Article >>
::::
In addition to the uses people have mentioned, Latin and Greek still retain a lot of the prestige they have had for a very long time.

Western civilization is largely thought to stem from the Roman/Latin and Greek cultures, and at various points in history, (what we’d now call) Westerners looked back to Roman and Greek cultures to reinforce their own. Everything from legal systems, religious doctrines, science and technology, and even architecture, is directly or indirectly influenced by these.

As far as language goes, this prestige meant that it was more prestigious to use Latin and Greek-based words than to use an English one. When grammar mavens started to write self-help books to help the rising merchant class speak and write more like the prestigious nobles, they deliberately wrote style rules that made English more like Latin and Greek.
::::
Data listing >>
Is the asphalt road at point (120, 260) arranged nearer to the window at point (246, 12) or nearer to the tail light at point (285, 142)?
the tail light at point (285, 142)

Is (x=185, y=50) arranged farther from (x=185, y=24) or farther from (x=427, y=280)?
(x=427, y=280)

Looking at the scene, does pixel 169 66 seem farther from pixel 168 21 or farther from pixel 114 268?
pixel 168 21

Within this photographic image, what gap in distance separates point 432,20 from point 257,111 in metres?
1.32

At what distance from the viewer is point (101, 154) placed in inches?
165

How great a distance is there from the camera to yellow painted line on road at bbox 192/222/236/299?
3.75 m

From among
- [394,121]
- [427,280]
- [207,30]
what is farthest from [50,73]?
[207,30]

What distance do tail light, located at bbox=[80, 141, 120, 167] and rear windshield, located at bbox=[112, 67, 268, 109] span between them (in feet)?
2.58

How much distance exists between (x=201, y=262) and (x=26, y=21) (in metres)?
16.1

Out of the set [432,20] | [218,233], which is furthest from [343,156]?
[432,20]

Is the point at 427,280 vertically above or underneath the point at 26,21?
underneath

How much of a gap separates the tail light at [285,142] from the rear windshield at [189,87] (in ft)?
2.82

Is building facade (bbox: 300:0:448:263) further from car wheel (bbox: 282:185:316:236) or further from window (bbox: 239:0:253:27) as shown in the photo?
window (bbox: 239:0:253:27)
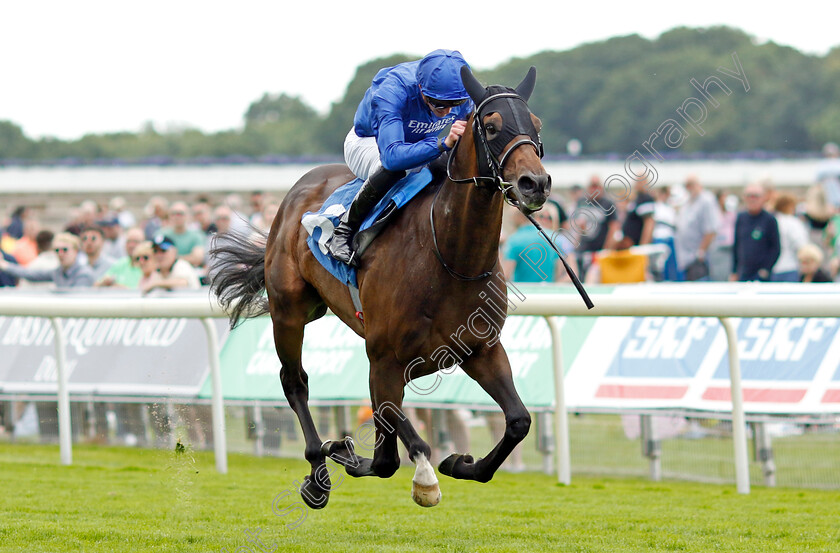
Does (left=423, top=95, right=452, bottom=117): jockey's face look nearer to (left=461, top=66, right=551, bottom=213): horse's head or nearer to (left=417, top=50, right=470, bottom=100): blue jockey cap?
(left=417, top=50, right=470, bottom=100): blue jockey cap

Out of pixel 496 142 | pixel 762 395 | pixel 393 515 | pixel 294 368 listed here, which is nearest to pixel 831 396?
pixel 762 395

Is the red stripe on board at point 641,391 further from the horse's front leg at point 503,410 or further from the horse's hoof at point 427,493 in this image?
the horse's hoof at point 427,493

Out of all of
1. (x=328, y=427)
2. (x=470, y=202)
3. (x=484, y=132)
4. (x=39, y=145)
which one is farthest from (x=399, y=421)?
(x=39, y=145)

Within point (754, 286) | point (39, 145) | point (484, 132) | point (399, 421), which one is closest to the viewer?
point (484, 132)

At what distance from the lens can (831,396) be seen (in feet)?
19.3

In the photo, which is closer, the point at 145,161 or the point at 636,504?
the point at 636,504

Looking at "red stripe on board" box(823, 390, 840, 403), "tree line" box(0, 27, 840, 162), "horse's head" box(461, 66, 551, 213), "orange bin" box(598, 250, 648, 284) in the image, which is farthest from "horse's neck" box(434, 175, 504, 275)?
"tree line" box(0, 27, 840, 162)

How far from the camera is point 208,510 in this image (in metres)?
5.20

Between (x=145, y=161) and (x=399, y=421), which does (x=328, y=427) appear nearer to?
(x=399, y=421)

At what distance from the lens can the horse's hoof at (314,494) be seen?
4.83 meters

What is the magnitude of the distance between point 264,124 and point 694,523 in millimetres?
72180

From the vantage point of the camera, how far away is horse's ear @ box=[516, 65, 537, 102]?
3879 millimetres

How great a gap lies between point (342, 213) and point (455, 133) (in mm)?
797

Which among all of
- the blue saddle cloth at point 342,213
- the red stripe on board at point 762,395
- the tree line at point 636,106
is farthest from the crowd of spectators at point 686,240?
the tree line at point 636,106
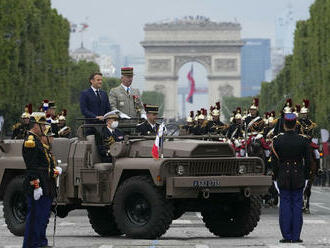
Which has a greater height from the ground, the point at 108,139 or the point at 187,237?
the point at 108,139

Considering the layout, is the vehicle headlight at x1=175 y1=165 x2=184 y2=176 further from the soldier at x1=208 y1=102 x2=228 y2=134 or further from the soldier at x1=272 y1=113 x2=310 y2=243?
the soldier at x1=208 y1=102 x2=228 y2=134

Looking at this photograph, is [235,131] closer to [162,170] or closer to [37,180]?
[162,170]

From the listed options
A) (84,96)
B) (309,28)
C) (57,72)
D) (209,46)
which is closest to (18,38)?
(57,72)

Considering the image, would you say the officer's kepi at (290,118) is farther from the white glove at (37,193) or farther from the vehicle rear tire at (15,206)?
the vehicle rear tire at (15,206)

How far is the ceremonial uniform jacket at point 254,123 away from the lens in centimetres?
3042

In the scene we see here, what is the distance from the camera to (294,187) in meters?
18.0

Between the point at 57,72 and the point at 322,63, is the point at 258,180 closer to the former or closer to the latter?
the point at 322,63

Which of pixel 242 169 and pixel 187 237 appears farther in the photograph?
pixel 187 237

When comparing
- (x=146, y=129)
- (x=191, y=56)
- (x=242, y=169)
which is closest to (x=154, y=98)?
(x=191, y=56)

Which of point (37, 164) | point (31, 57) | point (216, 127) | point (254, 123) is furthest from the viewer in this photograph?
point (31, 57)

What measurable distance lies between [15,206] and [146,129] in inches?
87.5

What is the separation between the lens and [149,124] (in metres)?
20.3

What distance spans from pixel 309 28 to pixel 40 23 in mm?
17253

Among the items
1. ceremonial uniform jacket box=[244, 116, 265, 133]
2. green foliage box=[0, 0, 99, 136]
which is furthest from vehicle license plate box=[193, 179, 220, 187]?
green foliage box=[0, 0, 99, 136]
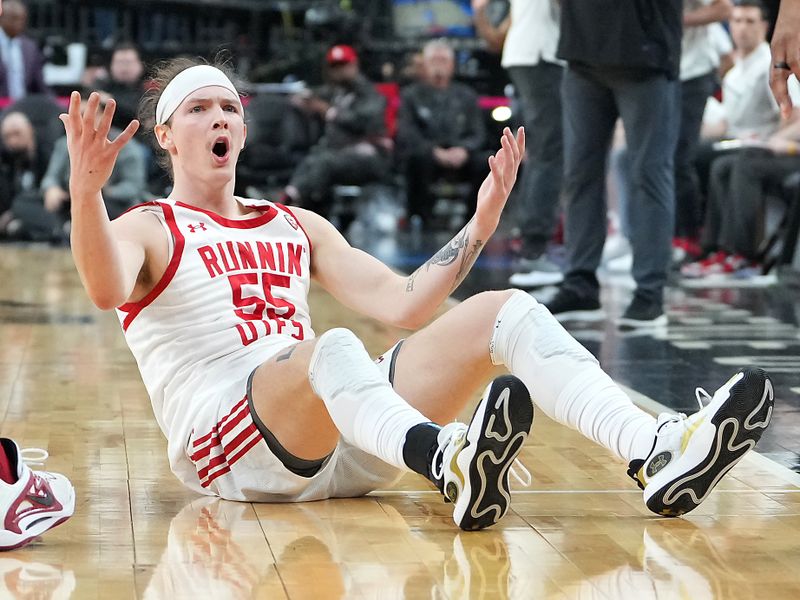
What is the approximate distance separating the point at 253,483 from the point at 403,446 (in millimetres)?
492

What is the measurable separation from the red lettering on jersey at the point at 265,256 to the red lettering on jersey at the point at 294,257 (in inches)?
1.9

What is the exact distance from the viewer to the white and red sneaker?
261 centimetres

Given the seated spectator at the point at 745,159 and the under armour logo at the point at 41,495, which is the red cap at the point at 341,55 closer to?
the seated spectator at the point at 745,159

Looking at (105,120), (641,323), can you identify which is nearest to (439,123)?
(641,323)

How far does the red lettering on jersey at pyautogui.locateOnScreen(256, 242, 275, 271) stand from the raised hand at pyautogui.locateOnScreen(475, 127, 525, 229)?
0.47m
::::
Work required >> Can you carry on the passage about the prestige of Latin and Greek, picking up right after its last sentence?

Result of this exercise >>
As our modern education systems developed in the early 1800s, the creators were heavily influenced by the prestige and centrality of Roman/Latin and Greek cultures. So this prestige continued a very long time, especially as the English style got taught to generation after generation. As college men founded social academic clubs, they naturally adopted some of that prestige for their endeavors, describing the clubs with a latin term (fraternities) and giving them names rooted in Greek lettering (Phi Beta Kappa, etc). As women’s colleges popped up they naturally did likewise.

That prestige has dimmed considerably with the rise of the study of economics and business (mid 19th century), the rise of anthropology and social science (20th century), and the importance in academia of science and technology (19th and 20th c). But it lingers.